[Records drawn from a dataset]
####################

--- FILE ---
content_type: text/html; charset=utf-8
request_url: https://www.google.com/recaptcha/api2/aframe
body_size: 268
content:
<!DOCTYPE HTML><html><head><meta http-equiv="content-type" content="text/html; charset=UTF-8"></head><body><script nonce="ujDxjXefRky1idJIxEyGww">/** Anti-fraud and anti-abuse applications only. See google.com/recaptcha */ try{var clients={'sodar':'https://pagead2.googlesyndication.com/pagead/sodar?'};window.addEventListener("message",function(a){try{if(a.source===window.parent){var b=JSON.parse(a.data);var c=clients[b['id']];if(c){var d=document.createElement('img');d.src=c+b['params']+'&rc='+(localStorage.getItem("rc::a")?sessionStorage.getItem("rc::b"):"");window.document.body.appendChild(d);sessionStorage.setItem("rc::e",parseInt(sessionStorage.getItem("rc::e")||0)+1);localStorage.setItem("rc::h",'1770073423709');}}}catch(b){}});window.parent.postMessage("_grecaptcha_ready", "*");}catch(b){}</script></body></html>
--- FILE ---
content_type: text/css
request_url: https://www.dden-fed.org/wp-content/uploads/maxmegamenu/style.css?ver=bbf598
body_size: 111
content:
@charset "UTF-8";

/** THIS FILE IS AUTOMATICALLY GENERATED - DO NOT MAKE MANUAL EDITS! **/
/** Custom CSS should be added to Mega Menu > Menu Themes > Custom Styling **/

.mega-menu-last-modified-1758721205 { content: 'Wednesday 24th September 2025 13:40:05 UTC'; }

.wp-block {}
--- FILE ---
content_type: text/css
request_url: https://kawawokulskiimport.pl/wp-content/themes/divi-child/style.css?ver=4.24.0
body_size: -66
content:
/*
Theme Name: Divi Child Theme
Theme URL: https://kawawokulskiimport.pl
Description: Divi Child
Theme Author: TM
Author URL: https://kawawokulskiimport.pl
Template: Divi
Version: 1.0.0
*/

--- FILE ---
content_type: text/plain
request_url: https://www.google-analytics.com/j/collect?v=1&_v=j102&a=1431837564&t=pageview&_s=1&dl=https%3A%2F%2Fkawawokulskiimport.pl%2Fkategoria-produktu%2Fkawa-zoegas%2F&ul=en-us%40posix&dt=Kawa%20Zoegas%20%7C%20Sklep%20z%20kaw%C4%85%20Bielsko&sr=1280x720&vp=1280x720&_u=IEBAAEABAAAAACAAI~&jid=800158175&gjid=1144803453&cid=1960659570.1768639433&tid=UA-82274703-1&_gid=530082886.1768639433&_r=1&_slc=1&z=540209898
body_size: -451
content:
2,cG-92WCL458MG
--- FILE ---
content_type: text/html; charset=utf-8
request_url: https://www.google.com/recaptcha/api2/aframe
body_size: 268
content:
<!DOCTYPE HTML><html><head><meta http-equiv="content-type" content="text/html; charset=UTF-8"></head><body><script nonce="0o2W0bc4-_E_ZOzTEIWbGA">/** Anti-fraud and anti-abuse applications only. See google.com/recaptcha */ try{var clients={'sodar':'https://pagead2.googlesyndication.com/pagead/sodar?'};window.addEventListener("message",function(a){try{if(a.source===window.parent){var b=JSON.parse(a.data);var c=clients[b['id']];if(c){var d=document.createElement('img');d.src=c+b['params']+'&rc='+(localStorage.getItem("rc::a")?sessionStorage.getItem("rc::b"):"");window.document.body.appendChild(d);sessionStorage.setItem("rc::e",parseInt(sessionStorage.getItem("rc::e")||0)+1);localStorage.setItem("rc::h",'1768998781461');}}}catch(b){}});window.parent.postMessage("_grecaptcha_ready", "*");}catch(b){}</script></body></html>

####################

Work task => All records shown above are to be given again verbatim.

Finished task =>
--- FILE ---
content_type: text/html; charset=utf-8
request_url: https://www.google.com/recaptcha/api2/aframe
body_size: 268
content:
<!DOCTYPE HTML><html><head><meta http-equiv="content-type" content="text/html; charset=UTF-8"></head><body><script nonce="ujDxjXefRky1idJIxEyGww">/** Anti-fraud and anti-abuse applications only. See google.com/recaptcha */ try{var clients={'sodar':'https://pagead2.googlesyndication.com/pagead/sodar?'};window.addEventListener("message",function(a){try{if(a.source===window.parent){var b=JSON.parse(a.data);var c=clients[b['id']];if(c){var d=document.createElement('img');d.src=c+b['params']+'&rc='+(localStorage.getItem("rc::a")?sessionStorage.getItem("rc::b"):"");window.document.body.appendChild(d);sessionStorage.setItem("rc::e",parseInt(sessionStorage.getItem("rc::e")||0)+1);localStorage.setItem("rc::h",'1770073423709');}}}catch(b){}});window.parent.postMessage("_grecaptcha_ready", "*");}catch(b){}</script></body></html>
--- FILE ---
content_type: text/css
request_url: https://www.dden-fed.org/wp-content/uploads/maxmegamenu/style.css?ver=bbf598
body_size: 111
content:
@charset "UTF-8";

/** THIS FILE IS AUTOMATICALLY GENERATED - DO NOT MAKE MANUAL EDITS! **/
/** Custom CSS should be added to Mega Menu > Menu Themes > Custom Styling **/

.mega-menu-last-modified-1758721205 { content: 'Wednesday 24th September 2025 13:40:05 UTC'; }

.wp-block {}
--- FILE ---
content_type: text/css
request_url: https://kawawokulskiimport.pl/wp-content/themes/divi-child/style.css?ver=4.24.0
body_size: -66
content:
/*
Theme Name: Divi Child Theme
Theme URL: https://kawawokulskiimport.pl
Description: Divi Child
Theme Author: TM
Author URL: https://kawawokulskiimport.pl
Template: Divi
Version: 1.0.0
*/

--- FILE ---
content_type: text/plain
request_url: https://www.google-analytics.com/j/collect?v=1&_v=j102&a=1431837564&t=pageview&_s=1&dl=https%3A%2F%2Fkawawokulskiimport.pl%2Fkategoria-produktu%2Fkawa-zoegas%2F&ul=en-us%40posix&dt=Kawa%20Zoegas%20%7C%20Sklep%20z%20kaw%C4%85%20Bielsko&sr=1280x720&vp=1280x720&_u=IEBAAEABAAAAACAAI~&jid=800158175&gjid=1144803453&cid=1960659570.1768639433&tid=UA-82274703-1&_gid=530082886.1768639433&_r=1&_slc=1&z=540209898
body_size: -451
content:
2,cG-92WCL458MG
--- FILE ---
content_type: text/html; charset=utf-8
request_url: https://www.google.com/recaptcha/api2/aframe
body_size: 268
content:
<!DOCTYPE HTML><html><head><meta http-equiv="content-type" content="text/html; charset=UTF-8"></head><body><script nonce="0o2W0bc4-_E_ZOzTEIWbGA">/** Anti-fraud and anti-abuse applications only. See google.com/recaptcha */ try{var clients={'sodar':'https://pagead2.googlesyndication.com/pagead/sodar?'};window.addEventListener("message",function(a){try{if(a.source===window.parent){var b=JSON.parse(a.data);var c=clients[b['id']];if(c){var d=document.createElement('img');d.src=c+b['params']+'&rc='+(localStorage.getItem("rc::a")?sessionStorage.getItem("rc::b"):"");window.document.body.appendChild(d);sessionStorage.setItem("rc::e",parseInt(sessionStorage.getItem("rc::e")||0)+1);localStorage.setItem("rc::h",'1768998781461');}}}catch(b){}});window.parent.postMessage("_grecaptcha_ready", "*");}catch(b){}</script></body></html>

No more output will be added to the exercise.